Passage given:
────────────────────────────────────────

Hi
I would like to implement a well known indirect branch optimization named Polymorphic Inline Caching (PIC) in QEMU. PIC relies on software speculation on the likely target of the indirect branch to speed up its dispatch.
Currently, QEMU generates a EOB (end of block) after indirect branches and relies on the runtime to find the next TB. This results in code cache exit/re-entry and TB lookup which can take up a non-trivial amount of time.
PIC mitigates this by using compares and jumps for a few most likely targets to reduce the # of code cache exits as well as TB lookups. An example of PIC is shown below.

────────────────────────────────────────

What you will do:
[1] Answer these about the QEMU post, each on its own line:
(a) What does PIC rely on to speed up the dispatch of an indirect branch?
(b) What does QEMU currently generate after indirect branches?
(c) What does PIC use to reduce code cache exits and TB lookups?
[2] Name every all-capital abbreviation that appears in the QEMU post.
[3] Carry on writing the QEMU post from the point where it stops.
The lines that come next are from a different source.

Supplied information:
────────────────────────────────────────

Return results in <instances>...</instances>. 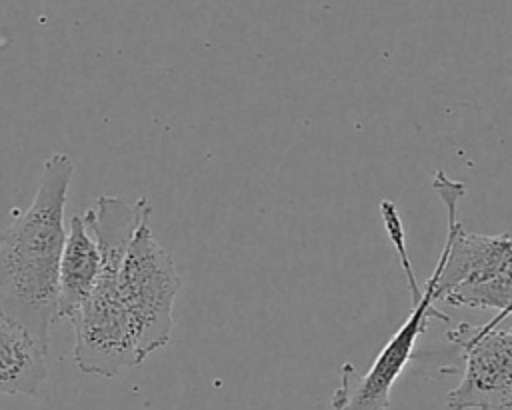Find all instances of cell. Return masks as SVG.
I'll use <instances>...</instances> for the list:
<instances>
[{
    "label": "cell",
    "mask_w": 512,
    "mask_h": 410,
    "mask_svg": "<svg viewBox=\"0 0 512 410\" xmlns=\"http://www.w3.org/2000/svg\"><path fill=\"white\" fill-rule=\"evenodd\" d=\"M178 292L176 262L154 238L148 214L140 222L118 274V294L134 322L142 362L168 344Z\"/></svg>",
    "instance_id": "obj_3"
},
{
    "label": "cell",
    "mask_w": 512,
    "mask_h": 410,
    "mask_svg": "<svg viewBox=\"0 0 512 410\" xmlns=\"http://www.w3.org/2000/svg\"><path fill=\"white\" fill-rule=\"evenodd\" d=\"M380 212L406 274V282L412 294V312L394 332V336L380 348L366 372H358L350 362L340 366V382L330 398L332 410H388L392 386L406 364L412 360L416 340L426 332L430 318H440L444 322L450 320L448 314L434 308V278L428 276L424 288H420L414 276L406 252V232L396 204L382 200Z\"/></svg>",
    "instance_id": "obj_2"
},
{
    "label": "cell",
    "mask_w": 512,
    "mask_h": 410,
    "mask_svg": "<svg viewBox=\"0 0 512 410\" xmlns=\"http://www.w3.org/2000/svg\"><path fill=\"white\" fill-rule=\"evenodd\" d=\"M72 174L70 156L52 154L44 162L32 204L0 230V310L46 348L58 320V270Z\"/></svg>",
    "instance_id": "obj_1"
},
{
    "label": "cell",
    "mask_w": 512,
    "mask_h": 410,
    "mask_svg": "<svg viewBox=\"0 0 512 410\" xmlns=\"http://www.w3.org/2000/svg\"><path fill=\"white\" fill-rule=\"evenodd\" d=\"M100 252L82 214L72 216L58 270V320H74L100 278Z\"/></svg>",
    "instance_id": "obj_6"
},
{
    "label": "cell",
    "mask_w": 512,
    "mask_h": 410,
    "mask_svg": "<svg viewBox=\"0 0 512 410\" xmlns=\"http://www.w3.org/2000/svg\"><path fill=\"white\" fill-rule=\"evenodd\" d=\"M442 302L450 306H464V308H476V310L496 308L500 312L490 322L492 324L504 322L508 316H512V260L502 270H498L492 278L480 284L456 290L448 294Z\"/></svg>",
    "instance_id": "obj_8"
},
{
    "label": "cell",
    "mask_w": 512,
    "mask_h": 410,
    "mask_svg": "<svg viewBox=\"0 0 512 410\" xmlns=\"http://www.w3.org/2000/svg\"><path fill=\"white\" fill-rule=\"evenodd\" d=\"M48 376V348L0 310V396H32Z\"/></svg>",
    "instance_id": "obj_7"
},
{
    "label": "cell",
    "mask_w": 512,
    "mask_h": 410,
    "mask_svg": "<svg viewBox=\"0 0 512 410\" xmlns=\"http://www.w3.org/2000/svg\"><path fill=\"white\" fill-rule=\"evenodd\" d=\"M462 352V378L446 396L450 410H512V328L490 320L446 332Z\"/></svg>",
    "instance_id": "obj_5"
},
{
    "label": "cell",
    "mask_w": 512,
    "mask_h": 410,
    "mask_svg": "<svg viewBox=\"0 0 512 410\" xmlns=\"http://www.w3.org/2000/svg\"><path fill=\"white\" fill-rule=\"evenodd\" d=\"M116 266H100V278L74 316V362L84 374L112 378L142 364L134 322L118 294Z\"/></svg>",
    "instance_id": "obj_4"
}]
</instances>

────────────────────────────────────────

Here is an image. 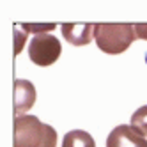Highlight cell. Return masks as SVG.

────────────────────────────────────────

Final answers:
[1]
(a) Software speculation on the likely target of the indirect branch.
(b) An EOB (end of block).
(c) Compares and jumps for a few most likely targets.

[2] PIC, QEMU, EOB, TB

[3]
*without PIC for indirect branch*
update IA
goto code-cache-epilogue;
lookup TB;
goto code-cache-prologue;
*with PIC for indirect branch:*
update IA;
compare IA with likely target-#1;
jump to TB-target-#1 if match;
compare IA with likely target-#2;
jump to TB-target-#2 if match;
compare IA with likely target-#3;
jump to TB-target-#3 if match;
goto code-cache-epilogue;
lookup TB;
goto code-cache-prologue;
I think target-X/translation.c as well as tcg/X/ need to be changed here. And a new TCG opc needs to be added.
Any comments on how to get started with this are appreciated.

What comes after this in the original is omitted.